Andrea has always loved Alice.
‘She was…very imaginative, little bit odd, bit flawed… And I think the nonsense of the book makes sense when viewed with life as a whole; mad things happen all the time, crazy characters move in and out of our lives, we grow, we shrink…’
The tattoo is based on John Tenniel’s illustration for the first edition of Alice, published in 1865. It depicts a scene from the end of the book when Alice calls the King and Queen of Hearts out as nothing but playing cards, before cards fly all over her and she wakes up on the river bank next to her sister.
Lewis Carroll and Alice
Charles Lutwidge Dodgson, who would write his novels under the pseudonym Lewis Carroll, was born in Cheshire, England, in 1832. He was a brilliant mathematician, and gained a 1st Class Honours degree from Christ Church College Oxford before being appointed as a maths lecturer there in 1855.
The following year he publicly adopted his pseudonym for the first time, in The Train magazine for a poem called Solitude. He also became friends with Christ Church’s new Dean, Henry Liddell, whose daughter Alice has traditionally been seen as the inspiration for Alice’s Adventures in Wonderland. It’s true that Alice Liddell asked Carroll to tell the story that became Alice (on a rowing trip in July 1862; she asked for a manuscript, receiving it more than two years later once Carroll had received encouragement to seek a publisher and had approached John Tenniel to do the illustrations), but Carroll claimed that the character was entirely fictional, and there are very few physical similarities between the real Alice and either Tenniel’s illustrations or Carroll’s own. Carroll did dedicate the book to her, and used her birthday as Alice’s birthday.

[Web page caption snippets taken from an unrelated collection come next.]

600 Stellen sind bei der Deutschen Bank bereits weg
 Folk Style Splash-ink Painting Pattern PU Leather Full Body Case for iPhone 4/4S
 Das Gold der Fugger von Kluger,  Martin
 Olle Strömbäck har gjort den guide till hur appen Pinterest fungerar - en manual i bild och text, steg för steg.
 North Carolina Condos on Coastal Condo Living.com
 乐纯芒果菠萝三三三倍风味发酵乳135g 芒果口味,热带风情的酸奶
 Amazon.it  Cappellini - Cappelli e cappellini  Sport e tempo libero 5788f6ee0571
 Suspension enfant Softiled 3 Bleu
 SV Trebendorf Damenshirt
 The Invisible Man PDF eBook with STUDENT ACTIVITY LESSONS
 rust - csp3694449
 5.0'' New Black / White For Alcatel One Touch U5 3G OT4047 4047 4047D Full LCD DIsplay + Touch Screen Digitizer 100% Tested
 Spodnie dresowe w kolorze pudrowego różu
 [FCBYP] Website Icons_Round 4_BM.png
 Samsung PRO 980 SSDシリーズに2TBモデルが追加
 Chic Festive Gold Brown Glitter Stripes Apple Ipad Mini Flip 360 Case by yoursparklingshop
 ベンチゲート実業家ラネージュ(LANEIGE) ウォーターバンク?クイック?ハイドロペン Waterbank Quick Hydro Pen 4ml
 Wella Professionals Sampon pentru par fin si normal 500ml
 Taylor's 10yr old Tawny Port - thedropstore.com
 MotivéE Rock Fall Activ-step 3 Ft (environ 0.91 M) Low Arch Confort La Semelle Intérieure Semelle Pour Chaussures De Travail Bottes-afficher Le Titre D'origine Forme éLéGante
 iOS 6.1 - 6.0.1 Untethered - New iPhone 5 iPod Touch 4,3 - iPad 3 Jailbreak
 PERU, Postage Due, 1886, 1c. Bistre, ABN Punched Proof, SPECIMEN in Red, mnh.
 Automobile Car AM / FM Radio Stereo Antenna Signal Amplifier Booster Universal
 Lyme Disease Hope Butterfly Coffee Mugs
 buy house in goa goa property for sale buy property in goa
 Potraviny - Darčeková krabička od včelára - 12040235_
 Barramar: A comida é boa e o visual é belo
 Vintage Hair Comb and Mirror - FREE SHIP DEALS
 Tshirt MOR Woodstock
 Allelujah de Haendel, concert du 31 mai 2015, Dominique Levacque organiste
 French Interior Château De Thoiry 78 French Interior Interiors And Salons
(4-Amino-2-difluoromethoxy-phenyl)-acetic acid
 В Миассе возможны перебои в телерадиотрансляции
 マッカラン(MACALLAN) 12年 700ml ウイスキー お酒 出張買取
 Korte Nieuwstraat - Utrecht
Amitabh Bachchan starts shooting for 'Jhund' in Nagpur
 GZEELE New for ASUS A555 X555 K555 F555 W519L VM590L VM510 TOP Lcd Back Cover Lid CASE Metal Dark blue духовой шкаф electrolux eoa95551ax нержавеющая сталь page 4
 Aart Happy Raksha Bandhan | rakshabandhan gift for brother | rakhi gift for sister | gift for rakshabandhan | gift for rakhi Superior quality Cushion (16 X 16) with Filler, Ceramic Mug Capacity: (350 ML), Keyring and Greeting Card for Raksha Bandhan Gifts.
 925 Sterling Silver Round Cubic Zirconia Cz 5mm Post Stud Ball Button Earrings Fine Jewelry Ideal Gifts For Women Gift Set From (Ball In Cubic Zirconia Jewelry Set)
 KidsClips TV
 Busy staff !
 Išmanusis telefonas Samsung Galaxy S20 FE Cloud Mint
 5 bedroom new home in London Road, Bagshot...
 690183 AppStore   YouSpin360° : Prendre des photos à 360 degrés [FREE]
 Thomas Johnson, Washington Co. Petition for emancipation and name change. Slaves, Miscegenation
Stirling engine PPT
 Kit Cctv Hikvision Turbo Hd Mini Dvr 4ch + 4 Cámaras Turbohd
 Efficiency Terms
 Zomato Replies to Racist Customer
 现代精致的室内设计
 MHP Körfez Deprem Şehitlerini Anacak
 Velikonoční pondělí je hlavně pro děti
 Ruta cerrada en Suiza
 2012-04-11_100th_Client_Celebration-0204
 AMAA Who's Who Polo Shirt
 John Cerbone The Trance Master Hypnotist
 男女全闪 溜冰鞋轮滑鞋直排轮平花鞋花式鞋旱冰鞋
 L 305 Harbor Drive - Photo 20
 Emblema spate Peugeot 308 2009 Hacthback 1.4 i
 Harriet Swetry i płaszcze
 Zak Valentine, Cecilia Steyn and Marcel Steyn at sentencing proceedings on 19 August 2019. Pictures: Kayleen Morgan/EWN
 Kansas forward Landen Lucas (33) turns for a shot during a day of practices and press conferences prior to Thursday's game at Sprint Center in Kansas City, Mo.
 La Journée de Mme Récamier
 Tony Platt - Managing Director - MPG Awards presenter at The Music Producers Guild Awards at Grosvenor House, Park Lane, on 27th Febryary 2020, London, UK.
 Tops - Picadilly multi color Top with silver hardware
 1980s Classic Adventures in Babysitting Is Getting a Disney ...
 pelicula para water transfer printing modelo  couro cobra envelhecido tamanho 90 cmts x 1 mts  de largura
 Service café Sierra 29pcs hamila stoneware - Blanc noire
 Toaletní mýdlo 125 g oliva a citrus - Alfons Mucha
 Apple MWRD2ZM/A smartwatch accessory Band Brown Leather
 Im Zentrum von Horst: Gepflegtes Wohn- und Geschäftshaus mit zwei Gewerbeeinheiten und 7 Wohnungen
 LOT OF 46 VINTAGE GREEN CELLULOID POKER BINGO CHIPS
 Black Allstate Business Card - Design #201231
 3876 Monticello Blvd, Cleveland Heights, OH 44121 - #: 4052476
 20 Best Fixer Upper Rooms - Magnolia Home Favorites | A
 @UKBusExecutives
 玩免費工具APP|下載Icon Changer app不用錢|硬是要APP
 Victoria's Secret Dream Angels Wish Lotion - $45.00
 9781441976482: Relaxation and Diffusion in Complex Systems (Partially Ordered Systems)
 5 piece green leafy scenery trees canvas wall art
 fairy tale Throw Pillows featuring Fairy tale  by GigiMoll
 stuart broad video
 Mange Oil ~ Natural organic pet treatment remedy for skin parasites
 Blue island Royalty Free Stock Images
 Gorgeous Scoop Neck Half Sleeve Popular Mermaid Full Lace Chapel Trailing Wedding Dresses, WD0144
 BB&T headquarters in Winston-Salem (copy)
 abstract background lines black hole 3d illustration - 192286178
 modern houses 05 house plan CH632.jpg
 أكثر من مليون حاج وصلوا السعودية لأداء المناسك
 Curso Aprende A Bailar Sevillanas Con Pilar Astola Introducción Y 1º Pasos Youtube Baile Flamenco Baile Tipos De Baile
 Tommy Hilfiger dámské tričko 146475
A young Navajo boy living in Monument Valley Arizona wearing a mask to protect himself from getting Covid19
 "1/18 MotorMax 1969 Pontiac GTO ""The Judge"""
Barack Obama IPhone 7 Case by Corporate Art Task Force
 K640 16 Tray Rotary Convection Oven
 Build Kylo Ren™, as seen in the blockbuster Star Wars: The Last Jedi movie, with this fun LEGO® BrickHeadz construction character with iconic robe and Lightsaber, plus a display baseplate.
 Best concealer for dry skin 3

We know what Alice looked like because Carroll took lots of photographs of her. Carroll has been rumoured to have been sexually interested in Alice Liddell, a theory backed up by the high percentage of young girls he used as photographic subjects. Scholars on the other side of the debate point out that more than half the photos he’s known to have taken no longer exist.
Carroll’s relationship with Alice Liddell has always been controversial. Were his feelings for her inappropriate, or is this a myth? We do know that Carroll’s friendship with the Liddells cooled, but the page of his diary that should explain what happened is missing. The final sentence for the entry before reads:
‘wrote to Mrs Liddell, urging her either to send the children to be photographed…’
Then the sentence disappears over the page, and the Liddells are not mentioned again for several months. Because of the mystery, rumours have abounded. Scholar Karoline Leach thinks it’s more likely that Carroll had a vaguely unhealthy interest in Alice’s 14-year-old sister Lorina than in Alice, but unless the page is languishing in a Carroll descendent’s library somewhere nobody will ever know for sure.
Carroll and the Post Office
In 1889 Carroll decided to invent the Wonderland Postage-Stamp Case, which he intended to accompany his pamphlet Eight or Nine Wise Words About Letter-Writing. It’s a lot longer than eight or nine words.
In 1982, to commemorate Carroll’s 150th birthday, the west African republic of Mali issued a set of Carroll stamps.